- Born: 4 November 1937 (age 88) Kanpur India
- Other names: Prem Bhatia, P K Bhatia
- Citizenship: India
- Education: University of Delhi, Jai Narain Vyas University
- Occupation: Emeritus Professor
- Years active: 1963-2020
- Employer: Jai Narain Vyas University
- Known for: Mathematics, Astrophysics
- Spouse: Saroj Bhatia
- Children: 1
- Relatives: Rachna Bhatia Vijan (daughter)
- Awards: Distinguished Service Award
- Honours: FRAS, FNASc, FIMA, MIAU

= Prem Kumar Bhatia =

Indian mathematician

Prem Kumar Bhatia FNASc, FRAS, MIAU, FIMA (UK) was an Indian mathematician and astrophysicist.
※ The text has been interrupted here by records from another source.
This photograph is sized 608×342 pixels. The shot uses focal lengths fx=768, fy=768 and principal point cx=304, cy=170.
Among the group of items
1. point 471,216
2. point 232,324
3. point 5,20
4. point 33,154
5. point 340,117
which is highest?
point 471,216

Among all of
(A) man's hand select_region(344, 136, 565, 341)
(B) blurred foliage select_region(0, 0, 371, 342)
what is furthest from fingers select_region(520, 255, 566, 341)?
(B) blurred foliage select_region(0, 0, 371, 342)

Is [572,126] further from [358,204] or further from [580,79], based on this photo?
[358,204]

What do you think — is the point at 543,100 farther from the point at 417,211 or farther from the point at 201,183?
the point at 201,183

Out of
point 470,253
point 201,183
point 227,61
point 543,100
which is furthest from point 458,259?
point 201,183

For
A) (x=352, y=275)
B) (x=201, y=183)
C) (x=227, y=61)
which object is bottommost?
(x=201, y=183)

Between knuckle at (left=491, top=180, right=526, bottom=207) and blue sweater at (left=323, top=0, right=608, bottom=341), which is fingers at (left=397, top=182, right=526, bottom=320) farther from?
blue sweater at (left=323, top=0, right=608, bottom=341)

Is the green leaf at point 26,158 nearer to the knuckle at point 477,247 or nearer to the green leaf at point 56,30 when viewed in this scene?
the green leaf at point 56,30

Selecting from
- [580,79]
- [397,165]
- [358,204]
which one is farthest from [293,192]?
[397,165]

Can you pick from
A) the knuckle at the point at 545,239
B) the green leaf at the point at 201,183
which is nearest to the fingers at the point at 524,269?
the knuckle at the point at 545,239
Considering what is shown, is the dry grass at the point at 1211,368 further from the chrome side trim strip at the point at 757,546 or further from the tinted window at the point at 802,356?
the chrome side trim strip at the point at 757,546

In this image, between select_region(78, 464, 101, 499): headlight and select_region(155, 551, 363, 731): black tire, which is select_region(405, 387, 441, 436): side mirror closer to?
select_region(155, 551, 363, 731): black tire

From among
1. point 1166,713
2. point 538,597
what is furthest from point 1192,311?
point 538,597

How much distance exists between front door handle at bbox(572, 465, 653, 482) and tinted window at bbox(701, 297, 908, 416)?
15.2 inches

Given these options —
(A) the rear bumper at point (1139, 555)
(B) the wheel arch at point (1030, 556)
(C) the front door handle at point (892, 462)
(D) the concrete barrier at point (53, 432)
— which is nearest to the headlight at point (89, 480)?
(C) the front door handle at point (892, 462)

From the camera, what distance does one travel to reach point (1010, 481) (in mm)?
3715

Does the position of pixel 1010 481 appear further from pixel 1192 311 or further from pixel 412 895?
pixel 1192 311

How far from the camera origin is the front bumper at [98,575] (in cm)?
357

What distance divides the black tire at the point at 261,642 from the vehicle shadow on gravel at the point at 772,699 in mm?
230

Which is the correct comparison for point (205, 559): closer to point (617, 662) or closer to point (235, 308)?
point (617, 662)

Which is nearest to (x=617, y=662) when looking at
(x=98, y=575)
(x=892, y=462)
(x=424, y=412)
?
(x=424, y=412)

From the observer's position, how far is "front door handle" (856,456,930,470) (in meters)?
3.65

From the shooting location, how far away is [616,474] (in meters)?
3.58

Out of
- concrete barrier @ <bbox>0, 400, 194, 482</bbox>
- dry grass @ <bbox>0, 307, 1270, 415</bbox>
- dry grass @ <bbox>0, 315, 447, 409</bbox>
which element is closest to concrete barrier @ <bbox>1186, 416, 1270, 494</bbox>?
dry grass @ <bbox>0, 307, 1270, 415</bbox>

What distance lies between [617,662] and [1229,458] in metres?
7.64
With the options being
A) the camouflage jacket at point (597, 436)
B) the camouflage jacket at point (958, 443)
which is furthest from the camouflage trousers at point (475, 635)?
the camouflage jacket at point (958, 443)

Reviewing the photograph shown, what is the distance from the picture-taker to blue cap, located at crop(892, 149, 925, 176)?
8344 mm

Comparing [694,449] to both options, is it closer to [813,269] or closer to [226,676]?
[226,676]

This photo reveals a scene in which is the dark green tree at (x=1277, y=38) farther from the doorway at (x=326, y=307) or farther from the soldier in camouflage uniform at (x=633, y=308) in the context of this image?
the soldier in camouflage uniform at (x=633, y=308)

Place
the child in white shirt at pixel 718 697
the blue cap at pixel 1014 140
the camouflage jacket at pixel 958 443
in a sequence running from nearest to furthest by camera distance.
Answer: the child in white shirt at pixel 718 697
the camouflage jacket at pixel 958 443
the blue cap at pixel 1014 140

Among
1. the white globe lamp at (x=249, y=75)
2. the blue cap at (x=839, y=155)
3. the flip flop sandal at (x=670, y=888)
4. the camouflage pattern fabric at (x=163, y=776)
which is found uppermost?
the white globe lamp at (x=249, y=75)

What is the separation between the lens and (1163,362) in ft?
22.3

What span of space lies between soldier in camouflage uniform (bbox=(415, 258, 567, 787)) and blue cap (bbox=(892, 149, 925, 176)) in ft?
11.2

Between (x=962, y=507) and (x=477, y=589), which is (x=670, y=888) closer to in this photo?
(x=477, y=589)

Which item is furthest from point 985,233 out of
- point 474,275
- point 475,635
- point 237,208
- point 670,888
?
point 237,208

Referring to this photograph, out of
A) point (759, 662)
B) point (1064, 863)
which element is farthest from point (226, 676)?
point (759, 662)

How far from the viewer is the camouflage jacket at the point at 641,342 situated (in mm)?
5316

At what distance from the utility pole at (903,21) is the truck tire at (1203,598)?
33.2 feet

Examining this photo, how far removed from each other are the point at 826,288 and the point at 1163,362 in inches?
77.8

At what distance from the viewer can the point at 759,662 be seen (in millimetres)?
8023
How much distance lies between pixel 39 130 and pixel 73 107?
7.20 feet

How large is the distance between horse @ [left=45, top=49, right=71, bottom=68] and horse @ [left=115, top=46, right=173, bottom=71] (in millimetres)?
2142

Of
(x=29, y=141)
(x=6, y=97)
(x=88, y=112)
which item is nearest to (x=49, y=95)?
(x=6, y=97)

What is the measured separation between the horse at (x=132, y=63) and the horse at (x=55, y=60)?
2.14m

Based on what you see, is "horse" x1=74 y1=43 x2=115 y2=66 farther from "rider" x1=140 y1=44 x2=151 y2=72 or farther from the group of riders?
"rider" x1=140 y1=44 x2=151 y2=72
He worked as Emeritus Professor in Jai Narain Vyas University until his death in his permanent residence at Jodhpur.

==Early life==

Prof Bhatia was born in middle class Punjabi Khatri family Bhatia caste (on 7 September 1937) in Kanpur City. He did his early study in Kanpur, thereafter came to Delhi where he did his B.Sc Gold medal and M.Sc Gold medal. Bhatia did his PhD from Jai Narain Vyas University in 1964 and did his post-doctoral work at Monash University, University of Liège, University of Lagos then completed his DSc from Jai Narain Vyas University in 1974.

==Career==
He also worked as associate professor in 1974 in Jai Narain Vyas University. In 1983 he was Professor, Head of department of Mathematics and Statistics and also Dean of Science faculty of Jai Narain Vyas University. Prof Bhatia retired in 2002, and from there on he worked as Emeritus Professor in M.B.M. Engineering College till his last breath.

==Awards and honours==

Prof Bhatia was conferred upon with a distinguished service award from Vigyan Parishad of India
- Fellow of National Academy of Sciences, India
- Fellow of International Mathematical Association (UK)
- Fellow of Royal Astronomical Society
- Member of International Astronomical Union.

==Publications==

Bhatia published more than 200 articles in international and national level peer review journals.